I tried to avoid complete digital chaos along the way, of course, by attempting not to have little pockets of images all over the place but instead choosing one main location for everything. However, with this goal in mind, I didn’t do it thoroughly enough to make Future Jeff happy with the result. Many computer or smartphone upgrades left the old device’s data in a copied subfolder like “OldDesktop” or even just sitting on the original machine’s hard drive, waiting for a good time to get cleaned and sorted.
[NARRATOR: Unfortunately, “a good time” never came.]
So, instead of perhaps two or three logical places where my photos might ideally have lived, I have dozens:
- Old smartphones sitting in a cabinet
- Old laptops sitting in that same cabinet
- Internal computer hard drives removed from older tech
- External hard drives bought as backup devices
- Miniature USB flash drives
- CDs or DVDs burned as backups or given by friends
- Attachments to emails and text messages
- Multiple cloud storage/sync services
It’s not a heartwarming prospect. However, at least it’s a place to start!
Today’s Goal: Make the List
To accomplish the all-important first step in the IFO Process, all I need to do is identify what I have and where it is—nothing more just yet. See, this is an achievable step, right?
So let’s get started, for posterity’s sake:
- Desktop computer
- 3 drives have photos/videos
- 1 drive has only unrelated files
- Laptop computer
- 1 drive, all photos/videos are mirrored to desktop
- External hard drives
- 3 USB hard drives, may have photos/videos
- Internal hard drives
- 8 desktop hard drives (!!), may have photos/videos
- 13 laptop hard drives (!!!), may have photos/videos
- USB flash drives
- 13 flash drives of various capacities, some may have photos/videos
- Flash storage cards
- 4 SD cards from Canon digital camera, some may have photos/videos
- 8 micro SD cards from Raspberry Pi experiments, none have photos/videos (whew!)

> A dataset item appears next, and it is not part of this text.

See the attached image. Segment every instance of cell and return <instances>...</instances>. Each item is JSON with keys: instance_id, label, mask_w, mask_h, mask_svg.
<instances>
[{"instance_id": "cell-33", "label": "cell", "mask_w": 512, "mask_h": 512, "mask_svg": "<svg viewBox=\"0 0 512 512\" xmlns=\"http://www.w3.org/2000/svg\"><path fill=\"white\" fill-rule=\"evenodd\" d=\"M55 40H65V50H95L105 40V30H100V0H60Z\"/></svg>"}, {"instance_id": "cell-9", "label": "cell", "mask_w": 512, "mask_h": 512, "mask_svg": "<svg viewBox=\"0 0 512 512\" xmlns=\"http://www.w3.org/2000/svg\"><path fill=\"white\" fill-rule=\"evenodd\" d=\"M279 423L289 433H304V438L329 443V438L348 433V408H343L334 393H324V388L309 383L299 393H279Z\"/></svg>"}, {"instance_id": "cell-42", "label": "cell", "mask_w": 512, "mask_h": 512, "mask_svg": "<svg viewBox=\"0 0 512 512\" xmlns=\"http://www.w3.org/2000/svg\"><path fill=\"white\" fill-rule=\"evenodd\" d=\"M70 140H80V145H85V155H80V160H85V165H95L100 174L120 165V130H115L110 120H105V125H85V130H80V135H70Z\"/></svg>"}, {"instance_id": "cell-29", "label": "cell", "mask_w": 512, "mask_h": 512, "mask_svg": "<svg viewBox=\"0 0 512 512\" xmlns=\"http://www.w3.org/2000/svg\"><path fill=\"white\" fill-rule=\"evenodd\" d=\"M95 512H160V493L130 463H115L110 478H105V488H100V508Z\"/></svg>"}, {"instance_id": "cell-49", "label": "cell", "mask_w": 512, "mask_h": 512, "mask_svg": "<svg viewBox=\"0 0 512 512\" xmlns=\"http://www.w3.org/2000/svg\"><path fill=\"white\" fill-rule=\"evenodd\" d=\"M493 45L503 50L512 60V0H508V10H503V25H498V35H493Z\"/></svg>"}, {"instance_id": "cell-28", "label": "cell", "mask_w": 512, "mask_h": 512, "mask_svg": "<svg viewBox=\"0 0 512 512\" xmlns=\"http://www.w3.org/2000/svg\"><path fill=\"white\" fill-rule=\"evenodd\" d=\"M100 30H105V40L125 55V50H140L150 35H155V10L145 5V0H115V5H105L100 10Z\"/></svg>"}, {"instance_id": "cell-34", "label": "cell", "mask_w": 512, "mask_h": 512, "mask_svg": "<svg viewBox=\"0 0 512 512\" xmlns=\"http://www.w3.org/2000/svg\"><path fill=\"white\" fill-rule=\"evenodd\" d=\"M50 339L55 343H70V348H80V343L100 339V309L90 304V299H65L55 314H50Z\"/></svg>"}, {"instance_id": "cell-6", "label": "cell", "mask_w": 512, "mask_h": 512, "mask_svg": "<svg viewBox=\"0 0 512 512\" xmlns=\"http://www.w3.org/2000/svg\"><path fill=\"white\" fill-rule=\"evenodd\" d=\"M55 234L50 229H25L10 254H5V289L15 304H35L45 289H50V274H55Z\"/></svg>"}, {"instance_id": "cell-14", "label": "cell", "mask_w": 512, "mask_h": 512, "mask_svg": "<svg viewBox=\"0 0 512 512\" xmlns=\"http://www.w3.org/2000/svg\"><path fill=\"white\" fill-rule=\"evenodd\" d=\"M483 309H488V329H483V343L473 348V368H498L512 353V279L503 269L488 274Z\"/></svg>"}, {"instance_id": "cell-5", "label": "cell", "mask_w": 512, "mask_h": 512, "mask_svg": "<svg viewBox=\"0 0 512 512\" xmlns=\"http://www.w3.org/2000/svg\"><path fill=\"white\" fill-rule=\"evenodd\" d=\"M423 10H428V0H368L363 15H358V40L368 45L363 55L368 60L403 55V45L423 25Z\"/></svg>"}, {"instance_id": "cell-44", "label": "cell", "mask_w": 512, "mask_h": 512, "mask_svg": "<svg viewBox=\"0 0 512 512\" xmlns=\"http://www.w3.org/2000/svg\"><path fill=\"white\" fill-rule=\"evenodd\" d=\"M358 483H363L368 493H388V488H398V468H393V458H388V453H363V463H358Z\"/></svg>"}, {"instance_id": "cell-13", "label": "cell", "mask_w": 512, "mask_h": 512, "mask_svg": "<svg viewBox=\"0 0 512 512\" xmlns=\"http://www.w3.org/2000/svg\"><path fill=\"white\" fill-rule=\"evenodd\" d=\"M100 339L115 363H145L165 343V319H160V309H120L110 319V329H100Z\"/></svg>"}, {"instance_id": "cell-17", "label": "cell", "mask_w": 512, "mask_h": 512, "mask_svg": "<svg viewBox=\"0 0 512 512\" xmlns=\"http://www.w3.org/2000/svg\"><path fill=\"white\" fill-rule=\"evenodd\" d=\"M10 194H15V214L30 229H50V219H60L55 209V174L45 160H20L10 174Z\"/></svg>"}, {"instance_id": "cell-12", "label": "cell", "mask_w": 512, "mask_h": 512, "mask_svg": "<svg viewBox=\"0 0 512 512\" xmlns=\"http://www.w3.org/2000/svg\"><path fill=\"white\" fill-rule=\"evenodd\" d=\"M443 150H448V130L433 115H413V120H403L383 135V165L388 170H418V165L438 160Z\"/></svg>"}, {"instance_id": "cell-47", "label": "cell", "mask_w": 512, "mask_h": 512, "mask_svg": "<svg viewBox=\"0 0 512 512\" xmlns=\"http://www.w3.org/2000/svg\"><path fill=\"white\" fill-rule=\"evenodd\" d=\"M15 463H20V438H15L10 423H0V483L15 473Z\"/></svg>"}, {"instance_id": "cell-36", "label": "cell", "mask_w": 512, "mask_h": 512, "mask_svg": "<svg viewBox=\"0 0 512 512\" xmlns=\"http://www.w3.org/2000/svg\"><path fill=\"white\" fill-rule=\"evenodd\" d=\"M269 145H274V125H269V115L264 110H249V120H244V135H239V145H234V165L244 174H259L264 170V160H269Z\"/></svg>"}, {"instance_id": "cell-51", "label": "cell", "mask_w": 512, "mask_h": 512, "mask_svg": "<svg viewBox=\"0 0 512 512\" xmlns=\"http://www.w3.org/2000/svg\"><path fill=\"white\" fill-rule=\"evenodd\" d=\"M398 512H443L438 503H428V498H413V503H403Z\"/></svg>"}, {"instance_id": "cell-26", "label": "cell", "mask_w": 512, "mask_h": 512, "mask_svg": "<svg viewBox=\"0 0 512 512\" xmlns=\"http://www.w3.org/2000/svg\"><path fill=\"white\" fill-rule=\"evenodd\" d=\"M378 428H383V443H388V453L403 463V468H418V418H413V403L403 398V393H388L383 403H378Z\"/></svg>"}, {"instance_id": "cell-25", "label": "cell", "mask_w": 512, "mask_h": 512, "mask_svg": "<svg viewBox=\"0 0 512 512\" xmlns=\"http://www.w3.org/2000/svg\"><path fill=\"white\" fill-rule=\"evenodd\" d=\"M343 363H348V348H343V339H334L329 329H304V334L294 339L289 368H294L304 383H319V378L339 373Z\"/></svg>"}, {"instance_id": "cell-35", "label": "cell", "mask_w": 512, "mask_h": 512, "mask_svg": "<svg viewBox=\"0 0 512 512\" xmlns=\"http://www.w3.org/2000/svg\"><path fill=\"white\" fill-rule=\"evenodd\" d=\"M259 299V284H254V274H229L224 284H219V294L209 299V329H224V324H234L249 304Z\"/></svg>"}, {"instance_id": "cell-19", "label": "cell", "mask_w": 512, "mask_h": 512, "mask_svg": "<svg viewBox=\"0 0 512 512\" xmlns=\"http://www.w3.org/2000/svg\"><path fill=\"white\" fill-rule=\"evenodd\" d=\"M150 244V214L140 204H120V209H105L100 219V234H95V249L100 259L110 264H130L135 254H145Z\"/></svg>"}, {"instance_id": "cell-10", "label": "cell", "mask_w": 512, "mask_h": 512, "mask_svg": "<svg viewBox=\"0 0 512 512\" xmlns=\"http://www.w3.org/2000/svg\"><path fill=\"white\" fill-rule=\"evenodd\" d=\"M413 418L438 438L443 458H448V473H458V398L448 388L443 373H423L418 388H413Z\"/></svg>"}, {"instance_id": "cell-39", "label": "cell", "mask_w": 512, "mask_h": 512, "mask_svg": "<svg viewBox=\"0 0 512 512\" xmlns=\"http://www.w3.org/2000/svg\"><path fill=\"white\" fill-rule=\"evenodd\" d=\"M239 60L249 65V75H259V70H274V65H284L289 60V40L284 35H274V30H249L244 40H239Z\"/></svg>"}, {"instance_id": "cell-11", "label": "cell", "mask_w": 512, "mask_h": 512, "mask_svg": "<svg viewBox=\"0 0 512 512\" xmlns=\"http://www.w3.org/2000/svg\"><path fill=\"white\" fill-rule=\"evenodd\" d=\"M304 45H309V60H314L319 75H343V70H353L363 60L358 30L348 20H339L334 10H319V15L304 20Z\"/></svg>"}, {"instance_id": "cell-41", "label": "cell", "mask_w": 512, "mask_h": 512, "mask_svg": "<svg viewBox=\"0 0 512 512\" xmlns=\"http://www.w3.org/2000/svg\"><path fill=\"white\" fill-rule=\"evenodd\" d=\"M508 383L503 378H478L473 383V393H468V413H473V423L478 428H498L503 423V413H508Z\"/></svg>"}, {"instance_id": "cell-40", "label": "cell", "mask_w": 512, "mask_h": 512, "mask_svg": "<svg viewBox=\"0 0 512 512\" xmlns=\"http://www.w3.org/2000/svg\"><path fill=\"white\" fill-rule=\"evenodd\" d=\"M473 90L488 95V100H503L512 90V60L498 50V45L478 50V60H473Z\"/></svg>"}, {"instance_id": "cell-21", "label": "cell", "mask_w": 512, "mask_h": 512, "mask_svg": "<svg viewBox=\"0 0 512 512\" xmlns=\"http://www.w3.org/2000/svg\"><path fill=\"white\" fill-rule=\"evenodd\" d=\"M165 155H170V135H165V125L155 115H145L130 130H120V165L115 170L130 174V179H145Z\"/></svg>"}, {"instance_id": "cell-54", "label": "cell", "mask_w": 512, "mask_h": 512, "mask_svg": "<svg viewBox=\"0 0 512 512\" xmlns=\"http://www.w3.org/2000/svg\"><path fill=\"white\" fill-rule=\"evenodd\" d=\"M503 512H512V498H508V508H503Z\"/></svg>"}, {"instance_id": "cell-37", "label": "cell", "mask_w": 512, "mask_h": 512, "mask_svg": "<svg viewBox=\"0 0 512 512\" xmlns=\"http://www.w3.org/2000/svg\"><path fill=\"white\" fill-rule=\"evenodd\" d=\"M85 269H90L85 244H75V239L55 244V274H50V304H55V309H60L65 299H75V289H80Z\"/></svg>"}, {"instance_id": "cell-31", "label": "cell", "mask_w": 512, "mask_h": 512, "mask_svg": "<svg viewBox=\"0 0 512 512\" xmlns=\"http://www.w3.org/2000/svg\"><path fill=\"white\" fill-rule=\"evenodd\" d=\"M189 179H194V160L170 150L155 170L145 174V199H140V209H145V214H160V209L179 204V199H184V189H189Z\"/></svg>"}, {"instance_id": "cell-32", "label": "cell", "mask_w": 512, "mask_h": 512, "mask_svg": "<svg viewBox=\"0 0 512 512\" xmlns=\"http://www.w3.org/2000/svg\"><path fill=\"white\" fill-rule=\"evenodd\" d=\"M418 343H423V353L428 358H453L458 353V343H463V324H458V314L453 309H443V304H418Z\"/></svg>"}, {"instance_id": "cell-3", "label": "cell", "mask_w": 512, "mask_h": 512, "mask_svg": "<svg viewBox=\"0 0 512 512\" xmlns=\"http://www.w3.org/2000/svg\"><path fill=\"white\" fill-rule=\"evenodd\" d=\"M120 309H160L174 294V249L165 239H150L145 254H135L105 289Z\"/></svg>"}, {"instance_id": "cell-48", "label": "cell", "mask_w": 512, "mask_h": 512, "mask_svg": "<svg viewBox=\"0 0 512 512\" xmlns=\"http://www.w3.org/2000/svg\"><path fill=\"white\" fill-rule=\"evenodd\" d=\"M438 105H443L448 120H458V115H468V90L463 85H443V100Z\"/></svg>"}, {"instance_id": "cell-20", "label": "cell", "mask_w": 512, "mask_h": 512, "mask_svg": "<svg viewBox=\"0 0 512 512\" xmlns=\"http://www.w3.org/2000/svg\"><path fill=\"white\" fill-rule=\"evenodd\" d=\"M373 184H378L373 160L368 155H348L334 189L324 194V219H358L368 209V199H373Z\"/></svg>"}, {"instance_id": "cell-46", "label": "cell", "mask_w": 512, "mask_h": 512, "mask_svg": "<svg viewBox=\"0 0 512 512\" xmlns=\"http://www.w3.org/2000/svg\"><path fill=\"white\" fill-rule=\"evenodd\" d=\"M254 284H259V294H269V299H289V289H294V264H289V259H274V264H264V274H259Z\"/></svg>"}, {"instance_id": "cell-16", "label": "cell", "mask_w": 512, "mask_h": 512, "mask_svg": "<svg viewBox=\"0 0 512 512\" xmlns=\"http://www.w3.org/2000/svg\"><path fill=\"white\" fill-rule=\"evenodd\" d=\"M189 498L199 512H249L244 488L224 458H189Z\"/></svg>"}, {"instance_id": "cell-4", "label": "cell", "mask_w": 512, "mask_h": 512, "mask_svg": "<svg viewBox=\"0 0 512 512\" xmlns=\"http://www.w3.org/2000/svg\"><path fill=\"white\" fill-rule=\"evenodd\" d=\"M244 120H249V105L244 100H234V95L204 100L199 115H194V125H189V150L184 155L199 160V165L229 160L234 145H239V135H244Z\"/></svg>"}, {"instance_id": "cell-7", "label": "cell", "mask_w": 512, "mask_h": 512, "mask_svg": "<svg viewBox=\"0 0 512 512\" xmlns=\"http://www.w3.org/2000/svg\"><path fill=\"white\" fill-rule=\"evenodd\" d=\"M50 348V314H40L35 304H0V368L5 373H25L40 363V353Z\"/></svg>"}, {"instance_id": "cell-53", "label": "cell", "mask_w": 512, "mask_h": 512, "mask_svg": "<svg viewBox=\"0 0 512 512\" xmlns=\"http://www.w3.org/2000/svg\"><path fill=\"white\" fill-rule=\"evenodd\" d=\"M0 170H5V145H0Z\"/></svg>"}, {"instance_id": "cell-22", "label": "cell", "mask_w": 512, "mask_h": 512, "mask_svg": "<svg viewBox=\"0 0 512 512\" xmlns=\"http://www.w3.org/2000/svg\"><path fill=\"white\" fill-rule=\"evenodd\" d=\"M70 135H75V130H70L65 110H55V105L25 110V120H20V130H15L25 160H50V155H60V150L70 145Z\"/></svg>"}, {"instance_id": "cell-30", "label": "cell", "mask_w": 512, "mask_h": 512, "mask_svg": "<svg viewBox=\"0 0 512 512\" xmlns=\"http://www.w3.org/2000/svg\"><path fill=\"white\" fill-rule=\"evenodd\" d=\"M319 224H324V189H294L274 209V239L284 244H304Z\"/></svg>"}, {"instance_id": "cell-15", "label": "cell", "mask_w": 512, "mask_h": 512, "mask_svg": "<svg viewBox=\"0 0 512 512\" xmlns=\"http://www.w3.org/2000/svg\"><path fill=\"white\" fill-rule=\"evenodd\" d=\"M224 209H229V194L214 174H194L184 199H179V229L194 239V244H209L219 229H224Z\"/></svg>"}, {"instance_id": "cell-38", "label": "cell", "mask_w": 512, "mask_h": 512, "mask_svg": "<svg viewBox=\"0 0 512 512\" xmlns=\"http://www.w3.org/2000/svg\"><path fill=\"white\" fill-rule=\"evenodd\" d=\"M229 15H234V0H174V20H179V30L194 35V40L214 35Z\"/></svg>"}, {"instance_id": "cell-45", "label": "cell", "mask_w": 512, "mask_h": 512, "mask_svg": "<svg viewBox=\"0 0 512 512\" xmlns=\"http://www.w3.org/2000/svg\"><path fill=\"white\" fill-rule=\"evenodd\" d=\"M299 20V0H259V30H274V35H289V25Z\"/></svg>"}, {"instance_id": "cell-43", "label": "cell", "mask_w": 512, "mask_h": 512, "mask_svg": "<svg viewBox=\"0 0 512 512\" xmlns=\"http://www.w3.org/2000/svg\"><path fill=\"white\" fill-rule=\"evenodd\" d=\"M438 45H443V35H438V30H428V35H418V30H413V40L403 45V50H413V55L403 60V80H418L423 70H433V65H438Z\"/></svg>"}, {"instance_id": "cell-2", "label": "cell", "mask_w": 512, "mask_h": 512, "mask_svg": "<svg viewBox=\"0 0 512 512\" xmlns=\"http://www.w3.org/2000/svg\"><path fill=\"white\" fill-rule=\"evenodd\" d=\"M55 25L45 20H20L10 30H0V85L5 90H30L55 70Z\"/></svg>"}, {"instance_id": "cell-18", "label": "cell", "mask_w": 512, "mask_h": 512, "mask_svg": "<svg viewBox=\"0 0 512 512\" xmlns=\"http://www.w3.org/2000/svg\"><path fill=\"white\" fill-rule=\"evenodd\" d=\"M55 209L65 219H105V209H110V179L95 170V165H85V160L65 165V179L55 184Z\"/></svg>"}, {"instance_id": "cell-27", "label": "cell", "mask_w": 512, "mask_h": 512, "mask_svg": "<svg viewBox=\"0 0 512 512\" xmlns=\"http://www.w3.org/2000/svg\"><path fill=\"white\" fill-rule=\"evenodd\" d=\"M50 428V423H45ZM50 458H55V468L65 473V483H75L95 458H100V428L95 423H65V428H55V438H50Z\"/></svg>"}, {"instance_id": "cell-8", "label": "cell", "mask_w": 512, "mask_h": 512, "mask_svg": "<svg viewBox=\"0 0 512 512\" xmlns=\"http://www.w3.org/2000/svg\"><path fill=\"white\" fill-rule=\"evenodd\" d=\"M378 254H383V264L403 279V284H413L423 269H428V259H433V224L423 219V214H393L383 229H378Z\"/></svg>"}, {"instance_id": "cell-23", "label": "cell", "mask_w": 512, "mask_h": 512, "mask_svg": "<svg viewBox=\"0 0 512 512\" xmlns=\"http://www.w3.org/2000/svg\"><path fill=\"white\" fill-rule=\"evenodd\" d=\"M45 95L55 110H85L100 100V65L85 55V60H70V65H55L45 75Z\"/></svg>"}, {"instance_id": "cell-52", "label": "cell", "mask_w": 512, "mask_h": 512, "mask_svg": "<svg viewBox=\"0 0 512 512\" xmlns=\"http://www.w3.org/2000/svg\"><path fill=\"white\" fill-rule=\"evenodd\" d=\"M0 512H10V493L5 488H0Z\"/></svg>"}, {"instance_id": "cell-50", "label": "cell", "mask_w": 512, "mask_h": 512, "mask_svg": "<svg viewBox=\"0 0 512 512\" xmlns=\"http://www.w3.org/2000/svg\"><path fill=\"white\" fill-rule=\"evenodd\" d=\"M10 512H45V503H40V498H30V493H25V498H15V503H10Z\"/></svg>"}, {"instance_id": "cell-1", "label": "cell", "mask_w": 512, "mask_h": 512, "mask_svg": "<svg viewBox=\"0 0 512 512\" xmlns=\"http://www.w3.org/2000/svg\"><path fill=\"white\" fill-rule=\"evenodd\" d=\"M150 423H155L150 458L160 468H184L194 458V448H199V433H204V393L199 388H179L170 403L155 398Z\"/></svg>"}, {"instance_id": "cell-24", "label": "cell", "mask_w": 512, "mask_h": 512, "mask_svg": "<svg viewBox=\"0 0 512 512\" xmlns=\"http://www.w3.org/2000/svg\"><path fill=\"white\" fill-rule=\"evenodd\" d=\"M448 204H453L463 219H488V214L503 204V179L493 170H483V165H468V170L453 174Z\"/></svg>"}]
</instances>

- Cloud storage/sync services
- Google Photos, absolutely full of photos and videos
- DropBox, some photos shared or synced for small project-specific backups
- iCloud, some photos synced for family sharing
- OneDrive, photos and videos synced as part of automatic PC backups
As of this moment, I think that list comprises everything I have photo-wise. And good grief is it a big list. But it’s still progress! Now that I have that ready, I can move ahead to the “filter” step. But that’s a post for another week.